なぜ、小売店は「ついで買い」を狙うのか

 以前大手ショッピングモールで店舗マネジャーの研修を行った。その際のポイントは、お客さま満足度を上げ、売上を上げられるスタッフを育成すること。
 お客さま満足については、どの業界でも同じ、基本をしっかりと行うということ。売上向上については、ショップごとに多少の違いがあるが、キャンペーンやセール、目玉商品の告知などを展開し、それを常に意識し販売に結び付けることだ。
 常に意識するとは、ちょうど良いタイミングで「ついで買い」を提案すること。
 店内の商品を見ているお客さまに声をかけるのは難しい。目当ての物を買っていただくだけでも難しいのに、キャンペーンなど、こちらの提案する商品を勝手にお勧めするとなると、ハードルはさらに上がる。
 しかし、何かしら購入を決意して会計に進むタイミングで、関連商品を勧めるのは案外やり易い。優れた販売員の方々は、提案しやすいその瞬間を逃さない。
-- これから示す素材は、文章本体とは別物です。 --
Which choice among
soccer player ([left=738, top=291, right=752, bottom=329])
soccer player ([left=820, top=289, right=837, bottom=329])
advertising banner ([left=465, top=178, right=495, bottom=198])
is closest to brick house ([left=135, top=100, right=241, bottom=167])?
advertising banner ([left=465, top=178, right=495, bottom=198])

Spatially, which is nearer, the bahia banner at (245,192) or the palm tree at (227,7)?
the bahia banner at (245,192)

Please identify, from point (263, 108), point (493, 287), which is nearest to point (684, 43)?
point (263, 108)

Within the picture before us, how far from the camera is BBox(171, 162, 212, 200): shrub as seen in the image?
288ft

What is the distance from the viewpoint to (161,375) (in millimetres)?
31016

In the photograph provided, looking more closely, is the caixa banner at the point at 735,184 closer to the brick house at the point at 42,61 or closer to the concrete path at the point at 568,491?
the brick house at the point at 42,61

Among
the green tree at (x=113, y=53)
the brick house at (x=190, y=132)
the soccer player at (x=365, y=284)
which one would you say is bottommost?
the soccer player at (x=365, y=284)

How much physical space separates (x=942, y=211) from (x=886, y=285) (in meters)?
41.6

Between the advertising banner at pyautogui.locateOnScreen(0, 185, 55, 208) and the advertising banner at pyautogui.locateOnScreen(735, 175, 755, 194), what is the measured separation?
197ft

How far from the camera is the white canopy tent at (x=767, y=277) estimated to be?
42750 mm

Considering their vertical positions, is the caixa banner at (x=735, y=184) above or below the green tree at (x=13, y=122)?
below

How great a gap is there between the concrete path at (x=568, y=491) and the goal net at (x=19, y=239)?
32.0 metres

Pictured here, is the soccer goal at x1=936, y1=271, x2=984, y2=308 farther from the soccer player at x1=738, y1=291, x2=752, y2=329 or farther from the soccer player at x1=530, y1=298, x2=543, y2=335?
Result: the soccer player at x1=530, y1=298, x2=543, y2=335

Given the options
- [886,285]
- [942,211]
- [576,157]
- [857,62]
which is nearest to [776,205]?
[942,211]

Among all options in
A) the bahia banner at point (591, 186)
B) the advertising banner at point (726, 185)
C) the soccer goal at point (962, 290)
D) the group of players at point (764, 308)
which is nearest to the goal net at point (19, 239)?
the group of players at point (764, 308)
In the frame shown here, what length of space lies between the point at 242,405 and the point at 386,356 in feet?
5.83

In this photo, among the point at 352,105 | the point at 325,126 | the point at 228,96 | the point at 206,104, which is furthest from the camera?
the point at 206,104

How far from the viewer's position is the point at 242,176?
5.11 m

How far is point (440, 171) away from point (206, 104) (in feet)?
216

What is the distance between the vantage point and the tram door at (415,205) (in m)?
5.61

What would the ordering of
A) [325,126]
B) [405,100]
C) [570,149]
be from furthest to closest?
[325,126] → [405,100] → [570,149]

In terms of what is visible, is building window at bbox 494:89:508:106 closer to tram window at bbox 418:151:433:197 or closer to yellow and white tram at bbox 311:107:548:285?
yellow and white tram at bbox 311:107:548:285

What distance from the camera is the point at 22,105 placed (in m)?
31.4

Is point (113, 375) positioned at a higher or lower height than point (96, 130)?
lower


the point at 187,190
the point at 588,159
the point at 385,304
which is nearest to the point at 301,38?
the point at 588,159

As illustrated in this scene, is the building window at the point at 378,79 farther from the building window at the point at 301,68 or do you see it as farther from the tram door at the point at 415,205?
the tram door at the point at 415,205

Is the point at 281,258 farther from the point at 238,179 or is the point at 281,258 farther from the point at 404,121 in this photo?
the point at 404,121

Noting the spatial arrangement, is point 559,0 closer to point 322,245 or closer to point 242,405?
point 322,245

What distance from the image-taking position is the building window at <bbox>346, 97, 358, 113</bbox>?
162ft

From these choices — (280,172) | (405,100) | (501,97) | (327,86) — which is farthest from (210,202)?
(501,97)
 彼らはお客さまのちょうど良いタイミングを計りながら、「ついで買い」を提案する。 商品説明の際にお客さまから聞いた本音や何気ないヒトコトから、本心では欲しいと思われる商品を「ついでに」購入したらどうかと勧める。お客さまの意識でも、第三者から勧められると、それはわがままな自己欲求ではなく、購入を正当化するものとなって購入への障害がなくなり、購入する。だから客単価が跳ね上がる。